# [Task description]
Copy all lines holding the word "flowers" from the entries.

(Crawled caption data)

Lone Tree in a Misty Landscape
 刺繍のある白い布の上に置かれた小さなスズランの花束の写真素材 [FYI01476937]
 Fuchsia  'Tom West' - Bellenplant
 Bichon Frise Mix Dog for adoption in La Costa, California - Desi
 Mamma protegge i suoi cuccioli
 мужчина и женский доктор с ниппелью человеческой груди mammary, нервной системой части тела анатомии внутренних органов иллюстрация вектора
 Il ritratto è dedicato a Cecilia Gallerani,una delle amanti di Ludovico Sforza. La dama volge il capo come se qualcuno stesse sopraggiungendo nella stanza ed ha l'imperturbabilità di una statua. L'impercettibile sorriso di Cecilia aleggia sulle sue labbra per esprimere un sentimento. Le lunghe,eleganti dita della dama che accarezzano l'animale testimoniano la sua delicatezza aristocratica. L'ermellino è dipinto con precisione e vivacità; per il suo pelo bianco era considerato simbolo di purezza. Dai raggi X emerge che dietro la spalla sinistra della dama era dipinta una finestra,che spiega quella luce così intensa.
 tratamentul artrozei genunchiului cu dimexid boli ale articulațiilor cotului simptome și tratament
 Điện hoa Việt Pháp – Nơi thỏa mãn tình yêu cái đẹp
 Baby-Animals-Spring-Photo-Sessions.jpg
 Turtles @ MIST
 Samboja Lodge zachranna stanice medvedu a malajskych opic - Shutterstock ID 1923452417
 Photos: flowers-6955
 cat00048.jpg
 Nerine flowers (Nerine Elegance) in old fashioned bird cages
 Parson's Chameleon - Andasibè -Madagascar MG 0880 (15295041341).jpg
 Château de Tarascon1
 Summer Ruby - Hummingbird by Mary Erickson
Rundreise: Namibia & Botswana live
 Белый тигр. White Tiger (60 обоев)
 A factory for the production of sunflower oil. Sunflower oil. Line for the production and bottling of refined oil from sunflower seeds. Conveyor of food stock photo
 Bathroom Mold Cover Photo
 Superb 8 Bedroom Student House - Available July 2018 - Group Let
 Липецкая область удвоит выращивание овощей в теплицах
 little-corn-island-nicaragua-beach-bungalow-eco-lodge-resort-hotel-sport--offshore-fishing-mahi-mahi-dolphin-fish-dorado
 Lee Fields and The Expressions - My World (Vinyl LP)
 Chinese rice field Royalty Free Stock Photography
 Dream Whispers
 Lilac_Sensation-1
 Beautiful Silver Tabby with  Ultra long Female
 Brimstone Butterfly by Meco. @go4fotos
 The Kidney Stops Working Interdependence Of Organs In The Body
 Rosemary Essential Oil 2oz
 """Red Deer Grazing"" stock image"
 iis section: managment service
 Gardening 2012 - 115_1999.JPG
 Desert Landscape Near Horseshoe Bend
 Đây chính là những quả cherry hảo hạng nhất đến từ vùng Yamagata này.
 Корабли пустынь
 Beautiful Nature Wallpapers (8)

# [The completed task]
 Photos: flowers-6955
 Nerine flowers (Nerine Elegance) in old fashioned bird cages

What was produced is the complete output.